I’d like to augment that list with a new pattern of use, a clever idea suggested to me by Jomar Silva in an email quite a while ago, but an idea which I just recently warmed up to. I believe this technique could be quite powerful and should take its place as the 21st scenario for any ODF Toolkit.
It goes something like this:
If you have a toolkit written in a language, say Java, and the toolkit has API’s which you can use to both read and write ODF documents, then you can write a program that will read an ODF document and write out the Java code that would be needed to re-create that same ODF document. So it is a code generation pattern. Java code reads ODF and writes source code for Java program that can then be compiled to write ODF.
This is very useful in a number of situations. For example, you can design your document in a familiar tool, like your word processor. Get all of the styles and layout correct and then run the code generator to generate the Java source file. Then hand-edit the source code to make changes, such as substitutions, insertions, looping to copy content down a row, etc. You could even adopt a place-holder convention in your original document, to make it easier to find the areas that you wanted to replace. For example “REPLACE-FNAME” and “REPLACE-LNAME” might be be a good place-holder.
Of course, this idea is of general applicability, not just limited to ODF. It could be applied, and for all I know has been applied to HTML, etc.
There exists already XML data binding API (e.g.
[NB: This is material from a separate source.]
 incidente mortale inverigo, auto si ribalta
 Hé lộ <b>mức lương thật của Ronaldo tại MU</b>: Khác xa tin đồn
JAXB and XMLBeans) which transforms XML document into object in computer memory, where classes reflect XML elements and are not generic DOM ‘Element’, ‘Attribute’ etc. classes. It is not the same as you propose, but quite similar.
Eclipse’s EMF is another example of that category, once which I’m more familiar with. It doesn’t do exactly what I’m talking abut, but I can see how it could be part of the solution.
Rob,
The technique you describe here seems to have been incorporated in the latest OpenXML SDK CTP from August 2008. Included is a “document reflector” that will generate and display code needed to programatically create the document you are pointing the tool to.
Before your post I just saw the tool as a nifty way to see how one would generate a “paragraph” in OOXML, but I hadn’t considered using it to generate code for complete documents.
:o)
Jomar was talking about it back in October 2007, so I’m glad Microsoft is able to make use of it now. Hopefully we can get something like this into the ODF Toolkit as well.